In addition to the opioid receptors, potassium channels represent another potential off-target site of action to be studied during development programs: SMO, which has less of a possibility of blocking potassium channels associated with QT interval prolongation, may be advantageous for developing programs. However, as with opioid receptors, potassium channels may also be present at the targeted site of action, for example if the potassium channel blocking effect does not cause heart disease, but provides other therapeutic advantages, as described for dextromethorphan in international patent application No. PCT/US2018/016159, as described for dextromethorphan, Wulff et al, 2009 (Wulff H, Castle NA, Pardo la. voltage-gated potassiums channels as a therapeutic target. nat Rev Drug Discov 2009 Dec; 8(12): 982) 1001).

SMO scheme

With the aim of developing a new safe and effective NMDAR modulator library with specific PK and PD characteristics, which is most suitable for the chosen indication, the applicant, in collaboration with the university of Padova (italy) and the institute of biological research at the university of italy, switzerland (switzerland), implemented a drug development protocol comprising the design of new chemical formulas derived from SMO, including the opioid enantiomers with low affinity for the opioid receptors and with NMDAR antagonistic potential. A first group of novel chemical entities designed for their potential activity on NMDAR and/or for targeting NO pathways is provided in the present application (table 1). The newly designed molecules (SMO) were then tested in a new static and dynamic in silico model of the transmembrane domain of NMDAR (tables 2a-c) and table 3).
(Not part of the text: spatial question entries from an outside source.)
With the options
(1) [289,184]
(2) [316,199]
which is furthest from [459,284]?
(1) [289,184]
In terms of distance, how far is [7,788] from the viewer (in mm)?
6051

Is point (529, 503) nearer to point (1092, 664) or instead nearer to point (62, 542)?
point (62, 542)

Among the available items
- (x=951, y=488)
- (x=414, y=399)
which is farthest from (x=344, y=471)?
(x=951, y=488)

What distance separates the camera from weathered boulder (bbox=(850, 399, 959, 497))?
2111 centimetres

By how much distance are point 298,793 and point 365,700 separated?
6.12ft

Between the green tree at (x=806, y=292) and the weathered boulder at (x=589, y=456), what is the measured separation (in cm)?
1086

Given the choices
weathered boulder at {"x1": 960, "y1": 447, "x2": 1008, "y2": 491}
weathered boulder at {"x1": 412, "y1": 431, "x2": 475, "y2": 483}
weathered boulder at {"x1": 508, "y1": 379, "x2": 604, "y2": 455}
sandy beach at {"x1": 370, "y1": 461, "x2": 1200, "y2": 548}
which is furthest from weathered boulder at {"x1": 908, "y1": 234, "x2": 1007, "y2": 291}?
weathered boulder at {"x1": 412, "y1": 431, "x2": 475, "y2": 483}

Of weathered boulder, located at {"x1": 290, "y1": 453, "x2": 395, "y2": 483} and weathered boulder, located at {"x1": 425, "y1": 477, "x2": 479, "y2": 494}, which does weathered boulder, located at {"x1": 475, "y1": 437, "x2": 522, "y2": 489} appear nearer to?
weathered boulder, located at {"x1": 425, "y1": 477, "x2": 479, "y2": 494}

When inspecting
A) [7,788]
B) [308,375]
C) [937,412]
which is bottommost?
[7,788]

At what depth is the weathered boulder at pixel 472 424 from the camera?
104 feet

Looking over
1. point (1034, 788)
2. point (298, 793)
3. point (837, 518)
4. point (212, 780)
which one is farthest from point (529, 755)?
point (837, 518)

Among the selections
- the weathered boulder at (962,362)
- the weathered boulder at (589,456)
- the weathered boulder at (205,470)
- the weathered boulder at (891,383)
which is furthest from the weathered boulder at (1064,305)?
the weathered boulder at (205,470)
After selecting more promising molecules, and after completing the synthetic work for the selected molecules, the present inventors are performing in vitro and in vivo experimental work with potential clinically useful NMDAR and other targeting effects and potential off-target effects for treating diseases in order to fully characterize and define the potential safety and PK and PD properties of the new molecules. These new chemical entities and potential new drugs include dextromethorphan derivatives and other opioid derivatives (SMO).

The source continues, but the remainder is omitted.